Dans la pratique, on peut choisir plusieurs "acteurs" centraux, selon des cercles concentriques. Par exemple, dans une réflexion géostratégique, la France, le couple "Franco-Allemand", l'ensemble des pays de la Communauté Européenne, plus largement les pays de l'OTAN, peuvent constituer autant d'acteurs "centraux" différents. Sachant qu'il est clair que les objectifs communs aux pays de l'OTAN ne sont pas assimilables aux objectifs de la France…. Ce choix initial est donc fondamental : il est guidé par le niveau d'appropriation vidé pour cette stratégie, et en conditionne largement la teneur.

II - 3 Une nouvelle génération de méthodes :

Ce qui précède a eu pour effet de susciter le développement de nouvelles méthodes, ou l'adaptation de méthodes existantes, avec les contraintes suivantes :

• pouvoir disposer d'outils réalisant tout à la fois une production de stratégie, et l'appropriation de cette stratégie par les décideurs concernés

• pouvoir conduire une réflexion dans un temps de travail extrêmement court, compatible avec la capacité de mobilisation de décideurs

• pouvoir mettre en œuvre ces méthodes de façon totalement transparente, sans recours à des artifices ou des "deus ex machina" techniques ou mathématiques plus ou moins sophistiqués, qui pourraient nuire à l'appropriation des résultats (du type logiciel dans lequel on engrange des éléments et qui donne un résultat sans qu'on puisse comprendre comment on en arrive là).

A cet égard, ceci explique que nous n'ayons retenu ici que certains éléments de la méthode MACTOR, laquelle est plus complète, plus complexe, et notamment propose certains prolongements mathématiques ne répondant pas, selon nous, au dernier critère (d'appropriation et de transparence totale).

a ) des outils à double détente

Le résultat est une boîte à outils de prospective stratégique, dont la méthode d'analyse des jeux d'acteurs n'est qu'un élément (il faut y rajouter les outils de diagnostic stratégique, les outils d'élaboration de scénarios, d'analyse structurelle, etc..), et dont chaque outil peut se "lire" à deux niveaux :

• Un premier niveau est sa capacité à produire une représentation de la réalité, et à faciliter la mise en évidence de décisions, de stratégies ou de tactiques (ici : des tactiques pour modifier le jeu des acteurs ou en tenir compte) : c'est à dire sa capacité en tant qu'outil d'élaboration de stratégie

• Un second niveau est sa capacité à organiser, structurer l'échange d'information entre les participants, et à soutenir la production collective d'une représentation consensuelle de

l'environnement actuel et futur (anticipation), et la mise en évidence collective des alternatives de choix qui s'offrent, enfin l'évaluation de la pertinence respective de ces différents choix.. C'est à dire sa capacité en tant qu'outil de communication, d'échange, de partage, d'appropriation collective, de construction de consensus ou de solutions partagées.

b ) l'évidence …partagée

Le terme de "partage"est essentiel.

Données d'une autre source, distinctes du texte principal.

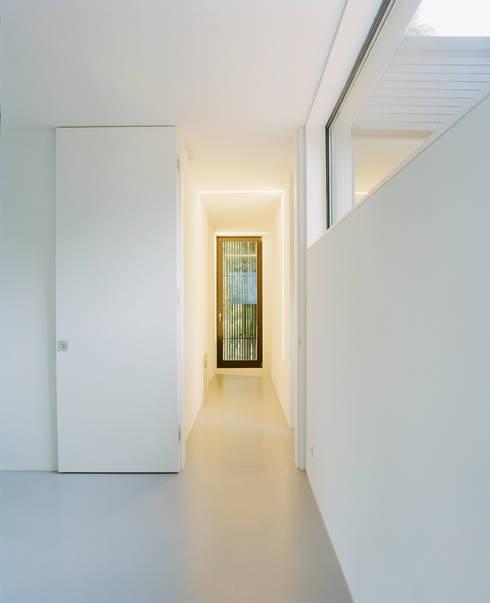 Privathaus bei Berlin:  Flur & Diele von C95 ARCHITEKTEN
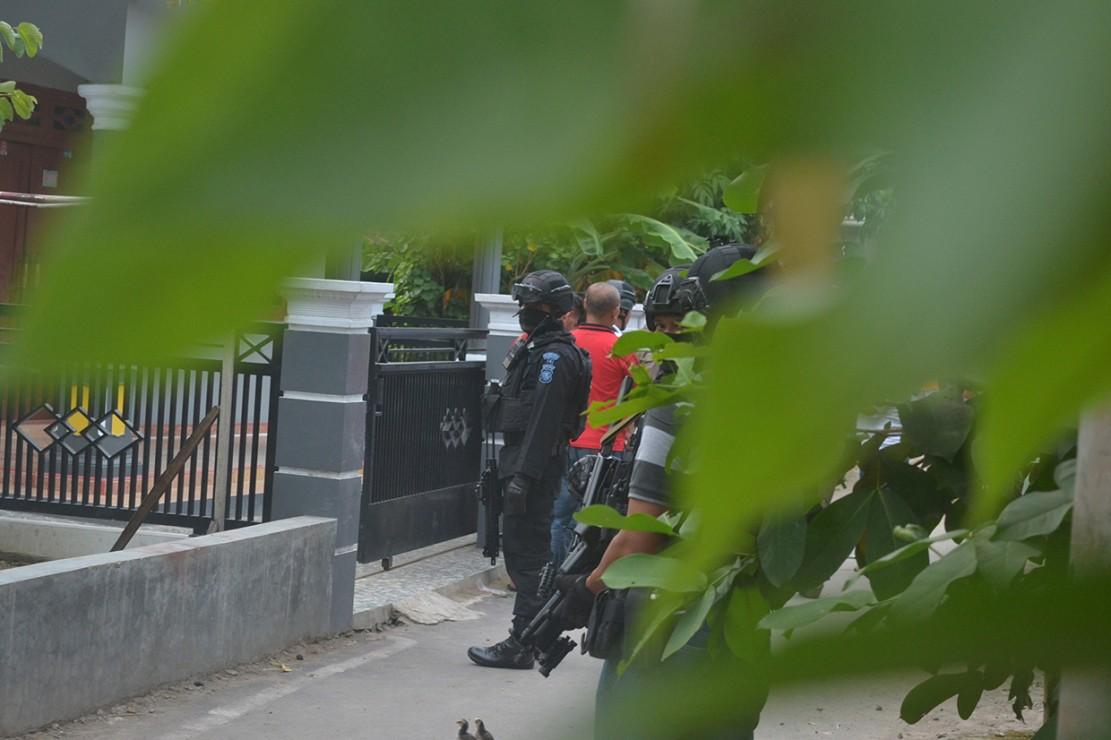 Polda Jawa Barat bersama Densus 88 menangkap dua terduga teroris di Desa Jemaras Kidul, Kecamatan Klangenan, Kabupaten Cirebon, Jawa Barat.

Ces outils ne sont pas des outils à utiliser "en solo". Ils sont faits pour être mis en œuvre au sein d'un groupe.

L'expérience montre à cet égard qu'il y a toujours, dans un groupe, un ou plusieurs de ses membres qui affirme, au terme de l'analyse, qu'il n'y a rien appris qu'il ne sache déjà, et que la technique ne fait que lui (ou leur) projeter que la vision qu'il(s) avai(en)t déjà plus ou moins confusément en tête.

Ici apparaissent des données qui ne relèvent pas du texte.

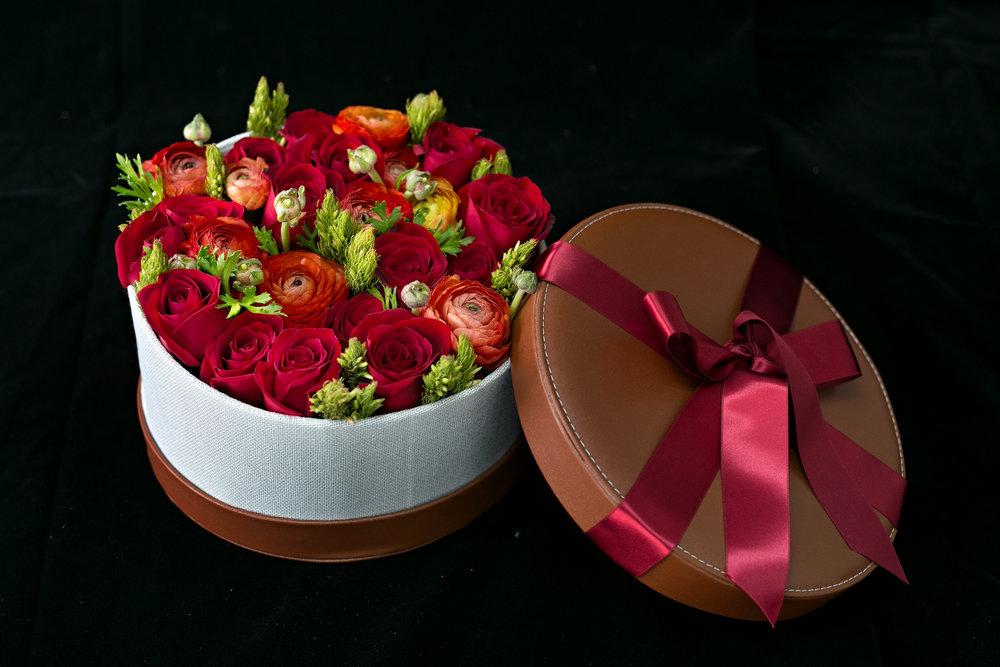 031 / Pompeian Red Flower Box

La première réponse est que le premier mérite de la méthode est précisément de structurer, de formaliser, ces visions souvent non organisées, ensembles d'informations parcellaires et auxquelles le modèle sous-jacent à la méthode donne finalement un sens.

La seconde réponse est que le principal mérite de la méthode est de construire une vision évidente, peut-être, mais partagée, mise en commun par tous les participants. Or, bien souvent, la mise en œuvre des stratégies pêche par manque de cohérence dans la vision stratégique au sein du groupe ceux qui sont supposés les mettre en œuvre.